[Opening GIVEN RECORDS section]
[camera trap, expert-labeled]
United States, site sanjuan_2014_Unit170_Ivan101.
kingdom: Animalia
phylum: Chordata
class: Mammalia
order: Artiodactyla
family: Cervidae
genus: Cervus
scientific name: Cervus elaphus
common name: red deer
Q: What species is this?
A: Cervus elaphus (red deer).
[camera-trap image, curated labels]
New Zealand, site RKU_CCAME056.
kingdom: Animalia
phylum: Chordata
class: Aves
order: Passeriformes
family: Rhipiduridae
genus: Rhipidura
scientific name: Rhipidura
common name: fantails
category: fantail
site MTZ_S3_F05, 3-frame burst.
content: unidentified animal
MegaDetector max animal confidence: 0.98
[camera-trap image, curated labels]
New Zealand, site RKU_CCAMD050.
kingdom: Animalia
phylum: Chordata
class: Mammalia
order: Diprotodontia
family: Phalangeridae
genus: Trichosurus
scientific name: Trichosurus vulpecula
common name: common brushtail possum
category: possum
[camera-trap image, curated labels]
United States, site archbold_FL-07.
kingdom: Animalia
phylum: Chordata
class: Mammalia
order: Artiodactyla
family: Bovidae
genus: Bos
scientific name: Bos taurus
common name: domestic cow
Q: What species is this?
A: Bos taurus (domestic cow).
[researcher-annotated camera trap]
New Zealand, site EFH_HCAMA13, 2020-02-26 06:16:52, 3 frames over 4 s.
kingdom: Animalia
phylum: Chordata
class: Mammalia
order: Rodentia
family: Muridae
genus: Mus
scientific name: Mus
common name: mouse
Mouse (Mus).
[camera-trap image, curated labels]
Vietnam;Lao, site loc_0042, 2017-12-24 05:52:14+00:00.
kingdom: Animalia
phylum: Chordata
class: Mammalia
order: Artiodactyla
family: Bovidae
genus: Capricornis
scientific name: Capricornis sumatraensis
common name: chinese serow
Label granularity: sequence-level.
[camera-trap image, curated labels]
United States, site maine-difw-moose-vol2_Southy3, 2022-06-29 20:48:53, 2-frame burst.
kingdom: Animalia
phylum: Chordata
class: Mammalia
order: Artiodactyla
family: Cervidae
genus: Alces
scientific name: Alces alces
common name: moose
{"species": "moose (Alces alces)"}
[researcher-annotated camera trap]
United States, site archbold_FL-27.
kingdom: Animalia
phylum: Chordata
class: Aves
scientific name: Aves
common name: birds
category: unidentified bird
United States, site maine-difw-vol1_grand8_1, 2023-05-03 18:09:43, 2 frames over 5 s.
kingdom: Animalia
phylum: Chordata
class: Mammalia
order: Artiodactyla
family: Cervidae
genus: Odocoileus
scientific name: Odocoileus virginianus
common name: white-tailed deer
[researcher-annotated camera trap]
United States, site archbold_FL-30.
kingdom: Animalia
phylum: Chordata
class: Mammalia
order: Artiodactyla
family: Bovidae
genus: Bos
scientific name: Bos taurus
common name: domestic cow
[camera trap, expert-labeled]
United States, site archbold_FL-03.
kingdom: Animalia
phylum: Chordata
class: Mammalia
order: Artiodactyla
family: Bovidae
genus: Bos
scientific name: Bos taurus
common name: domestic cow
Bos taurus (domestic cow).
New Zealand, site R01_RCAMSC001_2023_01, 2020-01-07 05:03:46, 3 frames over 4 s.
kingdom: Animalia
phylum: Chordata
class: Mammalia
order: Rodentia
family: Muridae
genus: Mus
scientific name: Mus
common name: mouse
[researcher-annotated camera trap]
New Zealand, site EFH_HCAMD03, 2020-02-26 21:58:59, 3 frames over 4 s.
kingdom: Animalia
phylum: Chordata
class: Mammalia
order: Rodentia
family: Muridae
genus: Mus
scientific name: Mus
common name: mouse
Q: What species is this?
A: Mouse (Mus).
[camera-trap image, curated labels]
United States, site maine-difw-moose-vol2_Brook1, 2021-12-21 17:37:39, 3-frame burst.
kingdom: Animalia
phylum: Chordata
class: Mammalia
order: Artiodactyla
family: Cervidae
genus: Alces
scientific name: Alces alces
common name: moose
[Closing GIVEN RECORDS section]
### [TASK STATEMENT]
Please make an exact copy of the lines above from the line with "site MTZ_S3_F05, 3-frame burst." through the line with "scientific name: Trichosurus vulpecula", both ends included.

### [EXERCISE RESULT]
site MTZ_S3_F05, 3-frame burst.
content: unidentified animal
MegaDetector max animal confidence: 0.98
[camera-trap image, curated labels]
New Zealand, site RKU_CCAMD050.
kingdom: Animalia
phylum: Chordata
class: Mammalia
order: Diprotodontia
family: Phalangeridae
genus: Trichosurus
scientific name: Trichosurus vulpecula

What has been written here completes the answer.